For comparison with the Rust envelope generator above, here’s how it looks in Llama. The 'a t type represents a signals whose values are of type 'a, and the Gate.t type is an for bool t.

val adsr_linear :
  gate:Gate.t ->
  attack_s:float t ->
  decay_s:float t ->
  sustain_01:float t ->
  release_s:float t ->
  float t

This uses one of my favourite features of OCaml: named function arguments. When calling adsr_linear, each argument must be passed by name, as in the following example. Variables named the same as arguments can be punned (e.g. ~gate:gate can be written as simply ~gate):

adsr_linear ~gate ~attack_s:(const 0.01) ~decay_s:(const 0.4)
    ~sustain_01:(const 1.0) ~release_s

It’s typical for modules to have many input signals, and if they’re just passed as regular arguments then it can be hard to quickly tell the meaning of each input. Most languages lack a mechanism for named arguments, so this is a situation where OCaml really shines.

Another OCaml feature that’s a good fit for this style of programming is the pipeline operator |>, which is an infix operator that passes the value on its left to the function on its right.
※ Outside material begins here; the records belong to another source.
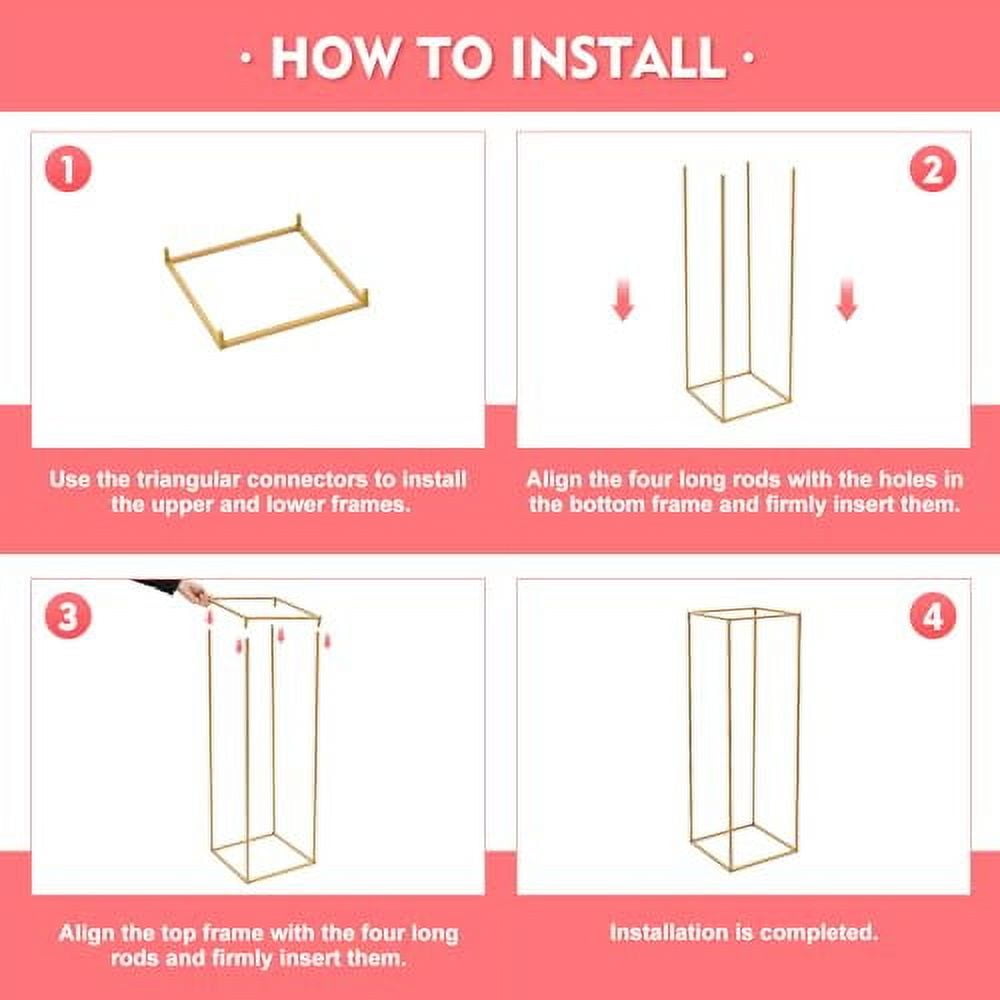 · HOW TO INSTALL ·

1

Use the triangular connectors to install the upper and lower frames.

2

Align the four long rods with the holes in the bottom frame and firmly insert them.

3

Align the top frame with the four long rods and firmly insert them.

4

Installation is completed.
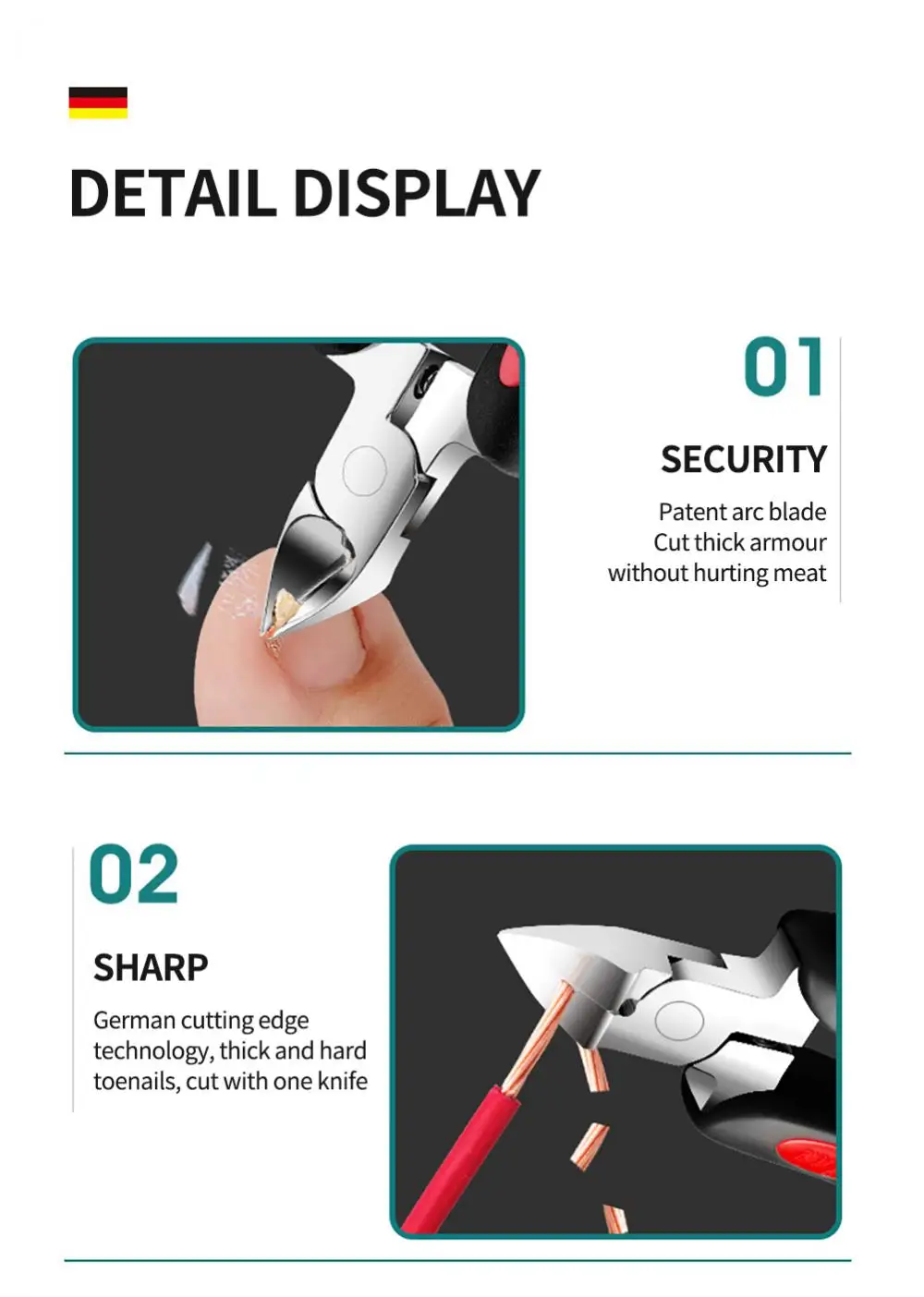 DETAIL DISPLAY

01

SECURITY

Patent arc blade
Cut thick armour
without hurting meat

02

SHARP

German cutting edge technology, thick and hard toenails, cut with one knife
This allows a sequence of transformations to be written from left to right, like:

mk_voices input.keyboard
|> chebyshev_low_pass_filter
     ~cutoff_hz:(mouse_x |> exp_01 4.0 |> scale 8000.0 |> offset 100.0)
     ~resonance:(mouse_y |> exp_01 1.0 |> scale 10.0)
|> echo ~f:(signal |> scale 0.6) ~delay_s:(const 0.3)
|> echo ~f:(signal |> scale 0.6) ~delay_s:(const 0.5)

The mk_voices function takes a handle to the (computer) keyboard and returns an audio signal from a keyboard-controlled synth voice. The code above applies several effects: a low-pass filter with the cutoff and resonance controlled by the mouse position, and then a pair of echo effects that add a time-delayed copy of the signal to itself. It’s very natural to write synth code like this when you have a chain of modules with one interesting input and output. You can think of plugging the output of one module into the input of the next one in the chain.

I added a graphical window for visualization, and to allow keyboard and mouse input to control the synth. Here’s an early screenshot. This time it’s pixelated because the number of audio samples per frame is less than the width of the window, and I was too lazy to maintain a buffer of old samples for the purpose of visualization.

A purple oscilloscope visualization of a sound wave in a window

To play generated audio samples in real time, Llama originally used the Rust library cpal by way of ocaml-rs which allows for OCaml interoperability with Rust. I’ve since switch to libao to simplify the build process to not involve Rust.

As I developed Llama further I started to get frustrated with OCaml’s tooling ecosystem. It seemed like nothing worked the way I’d expect it to, and I was always getting nasty surprises. I’ve written about all the problems I ran into over on my other blog. I stopped working on Llama and migrated the ideas to a new project in Rust that would eventually become CAW, but more on that in a later post.

Llama still works, and it is lots of fun to play around with. It even sort of works on Windows which is no easy feat for an OCaml program. There are a bunch of example programs in the examples folder. Some of the examples are recorded. My favourites are probably this and this.

I also did a couple of live jams using Llama’s support for live MIDI input which I’ve put on youtube here and here.